2025-06-06 Thread Frédéric Yhuel




On 6/5/25 23:52, Tom Lane wrote:

The idea of treating lack of MCELEM differently from complete
lack of stats still seems to have merit, though.



Couldn't we count / estimate the number of distinct two-by-two elements, 
and use that instead of the default selectivity estimate?





Re: Poor row estimates from planner, stat `most_common_elems` sometimes missing for a text[] column

2025-06-06 Thread Tom Lane
Mark Frost  writes:
> Actually *any* most_common_elems stats would be fine, because the reasoning 
> is:
>   *   If the searched element is in most_common_elems we know it's frequency
>   *   If it's not, it's less frequent than the least most_common_elems
> So in our case when every row is unique, we'd only actually need stats to 
> record a single most_common_elems (if only it would record one)

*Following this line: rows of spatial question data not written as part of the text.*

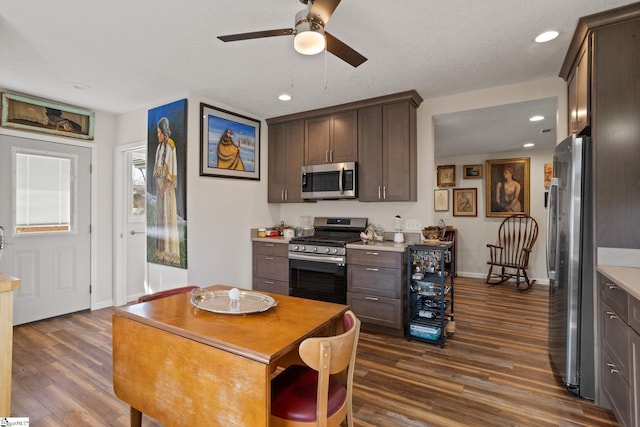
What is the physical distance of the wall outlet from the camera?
373 centimetres

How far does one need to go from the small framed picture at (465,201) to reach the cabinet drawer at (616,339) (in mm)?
4483

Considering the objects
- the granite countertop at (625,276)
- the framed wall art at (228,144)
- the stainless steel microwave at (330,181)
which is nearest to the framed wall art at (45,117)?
the framed wall art at (228,144)

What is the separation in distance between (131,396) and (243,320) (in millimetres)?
734

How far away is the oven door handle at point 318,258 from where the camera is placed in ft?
11.6

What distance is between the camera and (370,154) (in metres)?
3.75

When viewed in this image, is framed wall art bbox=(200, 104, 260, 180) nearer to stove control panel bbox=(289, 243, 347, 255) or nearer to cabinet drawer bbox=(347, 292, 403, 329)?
stove control panel bbox=(289, 243, 347, 255)

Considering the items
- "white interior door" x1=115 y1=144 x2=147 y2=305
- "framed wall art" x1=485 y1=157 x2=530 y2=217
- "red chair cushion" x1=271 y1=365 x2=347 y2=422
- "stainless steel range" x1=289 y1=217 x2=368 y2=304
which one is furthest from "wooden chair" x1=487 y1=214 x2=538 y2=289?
"white interior door" x1=115 y1=144 x2=147 y2=305

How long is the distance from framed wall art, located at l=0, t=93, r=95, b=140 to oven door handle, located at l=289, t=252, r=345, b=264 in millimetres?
3047

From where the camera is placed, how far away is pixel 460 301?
182 inches

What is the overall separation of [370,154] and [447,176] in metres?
3.41

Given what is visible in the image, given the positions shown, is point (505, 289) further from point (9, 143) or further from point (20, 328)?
point (9, 143)

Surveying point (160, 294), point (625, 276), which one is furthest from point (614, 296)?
point (160, 294)

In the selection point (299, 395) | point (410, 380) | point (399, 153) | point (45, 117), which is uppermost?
point (45, 117)

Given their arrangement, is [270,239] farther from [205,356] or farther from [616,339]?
[616,339]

Well, we don't have a most common element in this scenario --- the
whole point is that the occurrence counts resulting from the lossy
counting algorithm are too low to be trustworthy.  However, what we
do have is the cutoff frequency, and it seems to me that we could use
that as the estimate of the maximum frequency of the non-MCEs.

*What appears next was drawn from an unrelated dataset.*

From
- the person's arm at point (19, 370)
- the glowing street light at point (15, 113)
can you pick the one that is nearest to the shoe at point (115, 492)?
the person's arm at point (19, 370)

Attached is an extremely crude prototype patch for that.  What it
does is to create an MCELEM stats entry with zero MCEs, but containing
min and max frequencies equal to the cutoff frequency (plus the nulls
frequency, which we know accurately in any case).  Mark, this fixes
your example case, but I wonder if it fixes your original problem ---
are you in a position to test it?

Assuming we like this direction, the main thing that makes this a hack
not a polished patch is that I had to strongarm the code into storing
a zero-length values array.  What update_attstats would normally do
is leave the values column of the MCELEM stats slot NULL, which then
causes get_attstatsslot to throw a that-shouldn't-be-null error.
An alternative answer is to change get_attstatsslot to allow a null,
but I'm not sure that that's any cleaner.  Either way it seems like
there's a hazard of breaking some code that isn't expecting the case.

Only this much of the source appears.